- The task
Copy the data below, putting "viewer" wherever "camera" appears and keeping all other text unchanged.
-- Start Dataset extract --
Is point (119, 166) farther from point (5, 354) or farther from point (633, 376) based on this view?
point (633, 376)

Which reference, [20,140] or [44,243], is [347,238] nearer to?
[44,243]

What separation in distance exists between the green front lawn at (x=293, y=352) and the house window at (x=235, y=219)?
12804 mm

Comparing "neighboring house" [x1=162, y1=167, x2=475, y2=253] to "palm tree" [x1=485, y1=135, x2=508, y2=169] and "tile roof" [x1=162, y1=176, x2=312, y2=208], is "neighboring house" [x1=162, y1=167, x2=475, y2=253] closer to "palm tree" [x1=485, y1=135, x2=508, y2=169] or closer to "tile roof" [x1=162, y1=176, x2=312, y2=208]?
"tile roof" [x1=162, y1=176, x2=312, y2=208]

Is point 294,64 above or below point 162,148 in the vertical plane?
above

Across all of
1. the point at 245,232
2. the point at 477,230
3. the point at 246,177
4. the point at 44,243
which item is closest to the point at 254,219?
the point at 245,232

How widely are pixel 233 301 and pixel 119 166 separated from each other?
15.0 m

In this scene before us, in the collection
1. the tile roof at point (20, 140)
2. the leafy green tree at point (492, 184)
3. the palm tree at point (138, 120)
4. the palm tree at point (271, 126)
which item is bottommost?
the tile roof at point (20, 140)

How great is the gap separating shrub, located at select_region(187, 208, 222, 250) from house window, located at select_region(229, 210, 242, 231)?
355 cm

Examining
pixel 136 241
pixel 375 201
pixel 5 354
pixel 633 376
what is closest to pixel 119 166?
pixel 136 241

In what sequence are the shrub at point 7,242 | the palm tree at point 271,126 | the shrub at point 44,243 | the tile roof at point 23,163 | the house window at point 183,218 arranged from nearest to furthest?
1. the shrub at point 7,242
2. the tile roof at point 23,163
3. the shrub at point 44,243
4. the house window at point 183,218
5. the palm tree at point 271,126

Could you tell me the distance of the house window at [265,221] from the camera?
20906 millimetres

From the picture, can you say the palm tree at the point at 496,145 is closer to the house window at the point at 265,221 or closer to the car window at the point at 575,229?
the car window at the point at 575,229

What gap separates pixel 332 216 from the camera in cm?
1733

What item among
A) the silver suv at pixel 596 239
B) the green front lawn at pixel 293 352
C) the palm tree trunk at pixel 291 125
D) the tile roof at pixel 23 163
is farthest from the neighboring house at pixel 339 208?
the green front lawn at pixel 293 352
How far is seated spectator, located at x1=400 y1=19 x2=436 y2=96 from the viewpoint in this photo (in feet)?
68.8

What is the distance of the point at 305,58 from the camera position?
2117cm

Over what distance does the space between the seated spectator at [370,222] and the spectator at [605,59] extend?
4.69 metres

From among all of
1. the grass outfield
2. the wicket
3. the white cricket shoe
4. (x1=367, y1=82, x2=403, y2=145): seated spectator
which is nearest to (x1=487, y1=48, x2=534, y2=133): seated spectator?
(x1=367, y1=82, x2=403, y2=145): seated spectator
-- End Dataset extract --
- Exercise answer
Is point (119, 166) farther from point (5, 354) or farther from point (633, 376) based on this view?
point (633, 376)

Which reference, [20,140] or [44,243], is [347,238] nearer to?
[44,243]

What separation in distance exists between the green front lawn at (x=293, y=352) and the house window at (x=235, y=219)?
12804 mm

Comparing "neighboring house" [x1=162, y1=167, x2=475, y2=253] to "palm tree" [x1=485, y1=135, x2=508, y2=169] and "tile roof" [x1=162, y1=176, x2=312, y2=208], is "neighboring house" [x1=162, y1=167, x2=475, y2=253] closer to "palm tree" [x1=485, y1=135, x2=508, y2=169] or closer to "tile roof" [x1=162, y1=176, x2=312, y2=208]?
"tile roof" [x1=162, y1=176, x2=312, y2=208]

Is point 294,64 above or below point 162,148 in the vertical plane?
above

Across all of
1. the point at 245,232
2. the point at 477,230
3. the point at 246,177
4. the point at 44,243
which item is closest to the point at 254,219?
the point at 245,232

How widely are pixel 233 301 and pixel 119 166 separated from each other?
15.0 m

In this scene before us, in the collection
1. the tile roof at point (20, 140)
2. the leafy green tree at point (492, 184)
3. the palm tree at point (138, 120)
4. the palm tree at point (271, 126)
which item is bottommost?
the tile roof at point (20, 140)

How great is the gap separating shrub, located at select_region(187, 208, 222, 250) from house window, located at select_region(229, 210, 242, 231)?
355 cm

Examining
pixel 136 241
pixel 375 201
pixel 5 354
pixel 633 376
what is closest to pixel 119 166?
pixel 136 241

In what sequence are the shrub at point 7,242 | the palm tree at point 271,126 | the shrub at point 44,243 | the tile roof at point 23,163 | the house window at point 183,218 arranged from nearest to furthest?
1. the shrub at point 7,242
2. the tile roof at point 23,163
3. the shrub at point 44,243
4. the house window at point 183,218
5. the palm tree at point 271,126

Could you tell me the distance of the house window at [265,221] from the viewer?
20906 millimetres

From the picture, can you say the palm tree at the point at 496,145 is closer to the house window at the point at 265,221 or closer to the car window at the point at 575,229?
the car window at the point at 575,229

What gap separates pixel 332 216 from the viewer in cm?
1733

What item among
A) the silver suv at pixel 596 239
B) the green front lawn at pixel 293 352
C) the palm tree trunk at pixel 291 125
D) the tile roof at pixel 23 163
is farthest from the neighboring house at pixel 339 208?
the green front lawn at pixel 293 352
How far is seated spectator, located at x1=400 y1=19 x2=436 y2=96 from the viewpoint in this photo (in feet)?
68.8

What is the distance of the point at 305,58 from the viewer position?
2117cm

Over what distance does the space between the seated spectator at [370,222] and the spectator at [605,59] extend?
4.69 metres

From among all of
1. the grass outfield
2. the wicket
3. the white cricket shoe
4. (x1=367, y1=82, x2=403, y2=145): seated spectator
which is nearest to (x1=487, y1=48, x2=534, y2=133): seated spectator?
(x1=367, y1=82, x2=403, y2=145): seated spectator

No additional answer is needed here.